→ **TEXT SECTION**
--*--

Ida Paulina Ekman (22 April 1875 – 14 April 1942) was a Finnish soprano singer. She was also referred to as Ida Morduch-Ekman. Her career was mainly in oratorio and lieder, and she was a renowned interpreter of the songs of Jean Sibelius, many of which were dedicated to her and her husband Karl Ekman, with whose career her own was closely connected. Sibelius regarded her as his favourite singer.

==Biography==
Ida Paulina Morduch was born in Helsinki in 1875 to Jewish parents Israel Jacob Morduch (1833–76) and Eva Grünblatt (1833–1913). Her stepfather was Arye Leib Krapinsky (1832–1897). She studied at the Russian Girls School in Helsinki, Vienna (under Pauline Lucca), Germany and Italy. She sang with the Nuremberg Opera for a time, but her greatest success came in lieder. In 1895, when she was 19, she married the pianist, composer and conductor Karl Ekman, a piano student of Ferruccio Busoni. She appeared in concert with Edvard Grieg. Ernst Mielck's song "Heimath" (1898) was dedicated to Ida Morduch-Ekman. She accompanied Robert Kajanus and Jean Sibelius on their European tour in the summer of 1900. She was the a soloist with the Helsinki Philharmonic Orchestra on its visit to the 1900 World's Fair in Paris. She probably sang in the concert of 25 July 1900 in the Salle de la Grande Harmonie in Brussels. She had earlier been instrumental in bringing Sibelius's music to the attention of Johannes Brahms, who died in 1897.

She was particularly appreciated by Sibelius himself, who dedicated a number of his songs to her and she was their first interpreter. There exists a manuscript score of the song "Spring is flying", Op. 13, No. 4, with an inscription from Sibelius "To Ida Ekman, the incomparable "Sibelius singer", with gratitude from Jean Sibelius". She gave the first performance of "The Tryst", Op. 37, No. 5 in late January 1901 in Berlin. Her Sibelius dedications included three songs from Op. 36 – "Black Roses", "But my bird is long in homing" and "Tennis at Trianon"; "On a balcony by the sea", Op. 38, No. 2, and all the songs from Opp. 86, 88 and 90. Ekman performed the Op. 90 songs for the first time at her jubilee concerts in October 1917, at the end of her career.

After the retirement of Aino Ackté, Ida Ekman became the preeminent interpreter of Sibelius's songs. Sibelius wrote in his diary in 1918: "They - our female singers - 'they make too much' of every phrase. The absolute music which I write is so exclusively musical and strictly independent of words that reciting them is not a good idea. Ida Ekman has understood this which is why she is incomparable".

--*--

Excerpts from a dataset
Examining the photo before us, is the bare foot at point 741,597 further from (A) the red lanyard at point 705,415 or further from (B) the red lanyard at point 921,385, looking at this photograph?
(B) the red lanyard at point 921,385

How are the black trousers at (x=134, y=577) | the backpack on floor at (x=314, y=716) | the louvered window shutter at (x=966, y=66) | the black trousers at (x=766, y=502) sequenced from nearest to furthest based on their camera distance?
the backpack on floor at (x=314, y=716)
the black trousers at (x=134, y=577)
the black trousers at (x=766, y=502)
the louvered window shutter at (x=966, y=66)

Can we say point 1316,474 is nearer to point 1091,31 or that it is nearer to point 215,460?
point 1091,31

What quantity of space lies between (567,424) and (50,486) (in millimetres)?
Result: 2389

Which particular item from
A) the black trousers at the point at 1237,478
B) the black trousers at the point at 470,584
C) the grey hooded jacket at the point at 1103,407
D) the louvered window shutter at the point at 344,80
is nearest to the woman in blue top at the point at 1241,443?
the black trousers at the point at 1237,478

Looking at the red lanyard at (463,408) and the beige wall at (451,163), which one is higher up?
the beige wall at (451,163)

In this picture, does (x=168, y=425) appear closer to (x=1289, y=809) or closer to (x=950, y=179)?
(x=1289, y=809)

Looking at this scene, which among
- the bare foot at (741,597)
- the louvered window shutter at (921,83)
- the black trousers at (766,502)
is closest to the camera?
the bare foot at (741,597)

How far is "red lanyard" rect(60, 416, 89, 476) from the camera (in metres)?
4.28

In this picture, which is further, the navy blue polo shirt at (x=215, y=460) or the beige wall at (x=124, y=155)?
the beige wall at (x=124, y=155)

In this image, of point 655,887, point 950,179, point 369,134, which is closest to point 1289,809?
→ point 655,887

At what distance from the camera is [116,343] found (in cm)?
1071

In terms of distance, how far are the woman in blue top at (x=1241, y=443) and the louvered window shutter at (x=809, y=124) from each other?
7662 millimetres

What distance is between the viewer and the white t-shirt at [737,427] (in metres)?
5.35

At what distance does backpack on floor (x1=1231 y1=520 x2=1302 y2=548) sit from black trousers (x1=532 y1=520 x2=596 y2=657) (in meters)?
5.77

--*--

→ **WHAT IS BEING ASKED**
In the Ida Ekman biography, at what age did she marry Karl Ekman?

→ **TASK ANSWER**
She was 19, in 1895.